My post two days ago on the links between depression and creativity sparked some smart comments. Perhaps the best was sent to me privately by the excellent blogger The NeuroCritic, and I am highlighting it in its own post here, with The Neurocritic’s permission, because it makes a an important point that I failed to note in the original piece: These links between madness and creativity don’t make the more severe manifestations of depression or bipolar disorder any less destructive or painful. As The NeuroCritic put it:
Sometimes I think those who talk about bipolar and creativity haven’t been around many severely manic individuals. There’s overspending, lying, cheating, alienating friends, paranoia, psychosis, taking off and abandoning family, etc. I don’t think there’s anything especially creative about that.
Here’s another idea about bipolar and creativity: the percentage of manic people who engage in creative pursuits exceeds that in the general population. However, much of the output is incoherent.

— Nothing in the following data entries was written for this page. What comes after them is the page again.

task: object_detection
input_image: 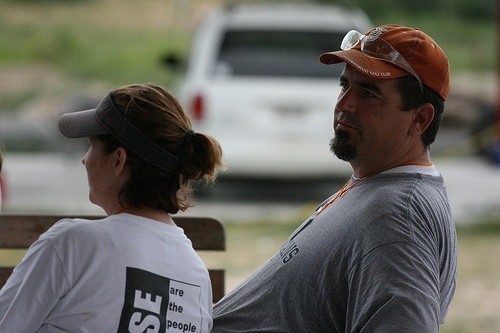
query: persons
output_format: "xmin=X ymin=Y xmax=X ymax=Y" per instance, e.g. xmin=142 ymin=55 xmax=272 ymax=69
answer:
xmin=0 ymin=84 xmax=223 ymax=333
xmin=210 ymin=23 xmax=458 ymax=333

Some small percentage might be brilliant (either during or in between episodes), but then how many people are Kay Redfield Jamison or Stephen Fry (collapsing across bipolar subtypes)?
At any rate, bipolar can be a very destructive illness, and I hope those that romanticize it (or are viewed as romanticizing it) truly understand that. End of rant.

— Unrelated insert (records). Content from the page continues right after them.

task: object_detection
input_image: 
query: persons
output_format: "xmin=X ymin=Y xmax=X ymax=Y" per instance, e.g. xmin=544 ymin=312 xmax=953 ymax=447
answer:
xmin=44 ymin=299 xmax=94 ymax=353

A point well-made and well-taken. (NB: A few days after I wrote this post, The Neurocritic elaborated on his point in a graceful and gracious post here.)
I can see how a reader of my post, which looked at a passage on madness and creativity from Jonah Lehrer’s new book on creativity as well as a film by Stephen Fry about his own bipolar plunge, might see it as romanticizing these maladies. I think NeuroCritic recognizes I don’t set out to do romanticize madness; yet s/he is right that the post might be interpreted that way. My bad: In my focus on what these links between madness and creativity reveal about the essential nature of the creative process, I neglected to remind readers that the essential nature of severe, untreated forms of depression or bipolar disorder is a plunge — perhaps many plunges — into hopeless, dark, annihilating misery. Jonah Lehrer also understands this. And in a book that is all about creativity, a reader can be expected to understand that the main focus is on that process, and that the madness is being examined for what it says about creativity. In a one-off blog post, however, I think it makes sense to lodge at least briefly the reminder that NeuroCritic lodged with me afterwards. and I should have done so.
These ailments are horrible to suffer. Yet they fascinate us, and they do so partly because they present, in extreme forms, cycles or dips that most of us goes through in milder form. Thus the bipolar dynamics that Jonah describes illustrate starkly the complementary creative roles played by unexpected associations and new insights, on one hand, and ruminative, grind-it-out refinement of those insights on the other. We see these swings most readily in some of the artists and writers who suffered the most. The long walks during which Virginia Woolf half-consciously wrought her characters and stories — walks in which insights were often found more than created — fed her art as essentially as did the long mornings in which she sat in her armchair penning them into coherent form. Yet when Woolf fell deeply sick she could not work at all. She would descend into the blackest despair. Even sitting up in her armchair, much less writing in it, became more than she could manage. It was as she felt one of those long drops looming before her that she took a walk that ended not back home in her chair, but at the bottom of the River Ouse.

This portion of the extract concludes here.